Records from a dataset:
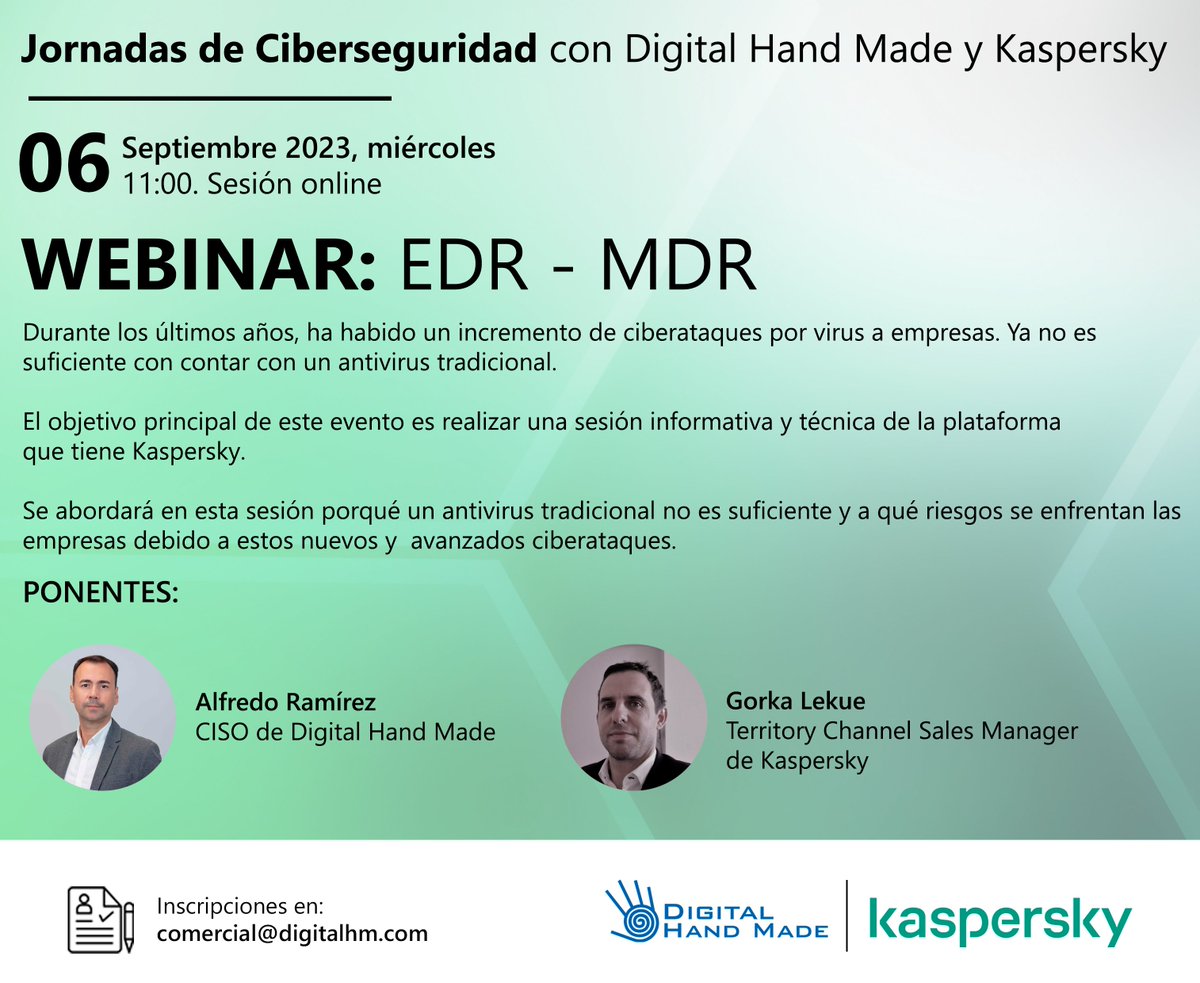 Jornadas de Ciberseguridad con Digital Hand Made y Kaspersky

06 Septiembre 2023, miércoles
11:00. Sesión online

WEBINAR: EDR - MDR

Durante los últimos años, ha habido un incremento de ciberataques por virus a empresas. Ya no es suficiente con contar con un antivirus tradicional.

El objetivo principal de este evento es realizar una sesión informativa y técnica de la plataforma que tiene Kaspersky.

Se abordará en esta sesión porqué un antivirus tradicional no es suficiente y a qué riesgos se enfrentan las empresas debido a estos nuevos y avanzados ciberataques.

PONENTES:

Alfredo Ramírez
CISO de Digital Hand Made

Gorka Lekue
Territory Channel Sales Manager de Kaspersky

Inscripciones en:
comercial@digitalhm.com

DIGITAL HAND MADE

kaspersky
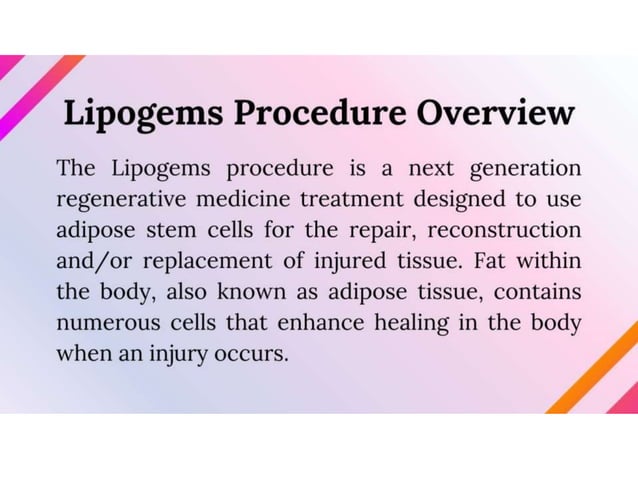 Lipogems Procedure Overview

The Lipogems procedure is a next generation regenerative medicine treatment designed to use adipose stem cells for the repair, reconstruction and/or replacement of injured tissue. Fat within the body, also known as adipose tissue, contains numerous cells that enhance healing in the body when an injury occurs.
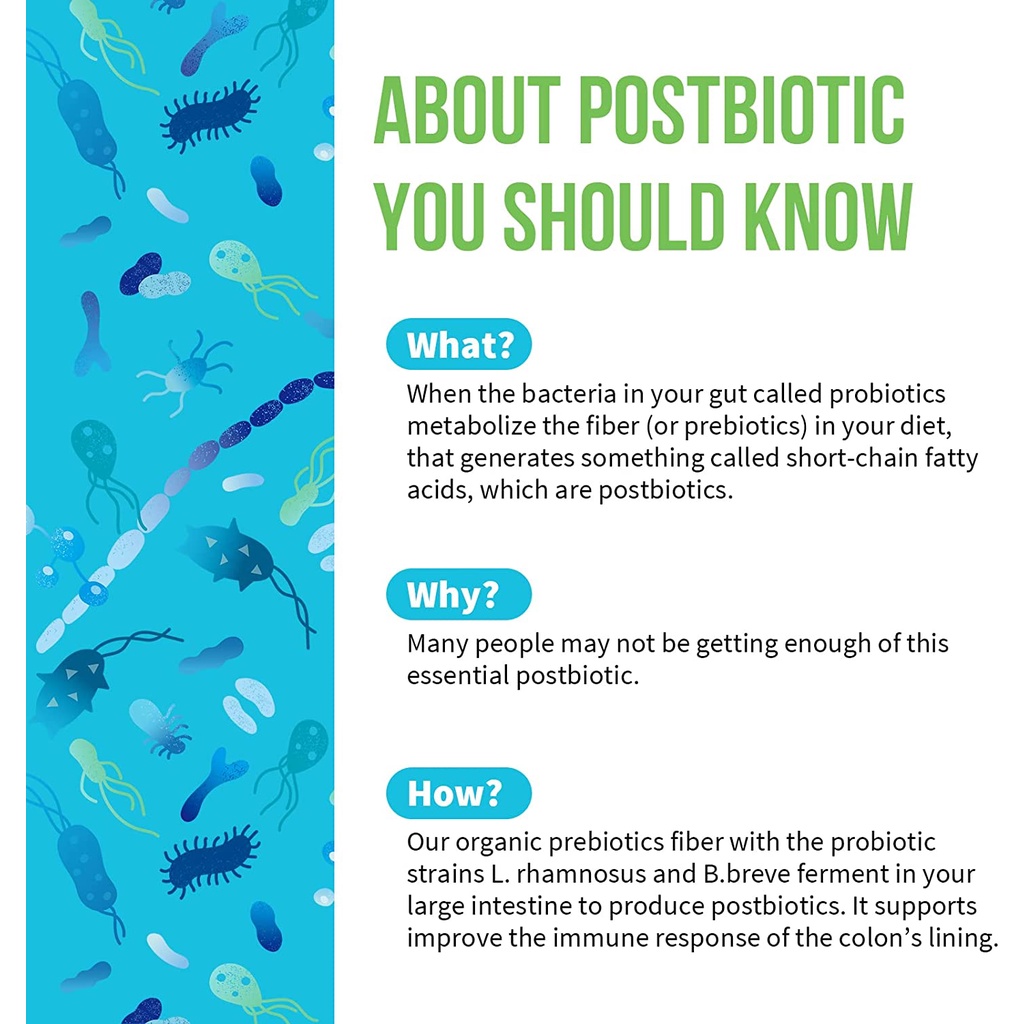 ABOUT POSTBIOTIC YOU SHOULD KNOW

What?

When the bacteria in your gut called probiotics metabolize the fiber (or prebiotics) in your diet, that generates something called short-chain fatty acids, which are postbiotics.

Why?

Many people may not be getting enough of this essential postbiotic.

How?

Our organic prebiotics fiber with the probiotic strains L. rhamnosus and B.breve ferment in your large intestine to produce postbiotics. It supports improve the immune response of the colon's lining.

...

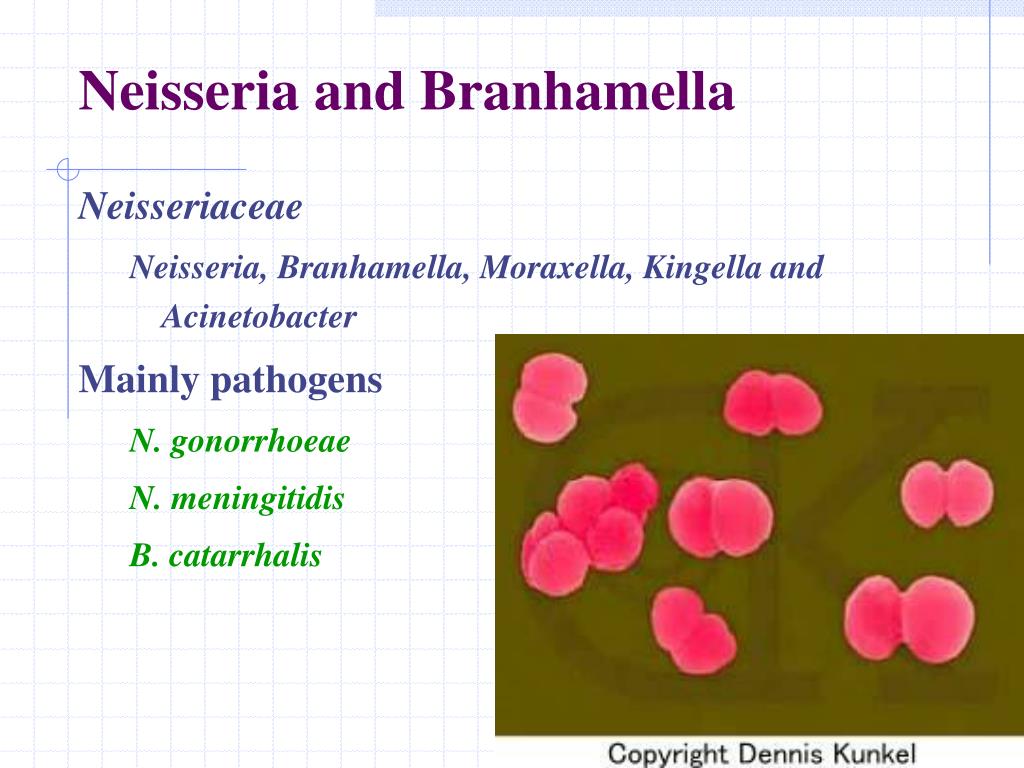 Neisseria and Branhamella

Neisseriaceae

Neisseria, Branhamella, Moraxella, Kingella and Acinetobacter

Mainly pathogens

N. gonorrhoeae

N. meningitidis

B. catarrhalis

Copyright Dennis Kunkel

==

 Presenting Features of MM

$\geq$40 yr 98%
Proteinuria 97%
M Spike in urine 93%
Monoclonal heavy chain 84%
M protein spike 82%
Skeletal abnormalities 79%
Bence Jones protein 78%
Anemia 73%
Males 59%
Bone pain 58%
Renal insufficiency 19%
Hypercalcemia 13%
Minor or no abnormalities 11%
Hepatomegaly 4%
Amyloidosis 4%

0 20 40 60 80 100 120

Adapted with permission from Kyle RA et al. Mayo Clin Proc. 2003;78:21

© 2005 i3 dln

= Work request =
Read through the entries above and copy each line that has the string "antivirus" in it.

= Written reply =
Durante los últimos años, ha habido un incremento de ciberataques por virus a empresas. Ya no es suficiente con contar con un antivirus tradicional.
Se abordará en esta sesión porqué un antivirus tradicional no es suficiente y a qué riesgos se enfrentan las empresas debido a estos nuevos y avanzados ciberataques.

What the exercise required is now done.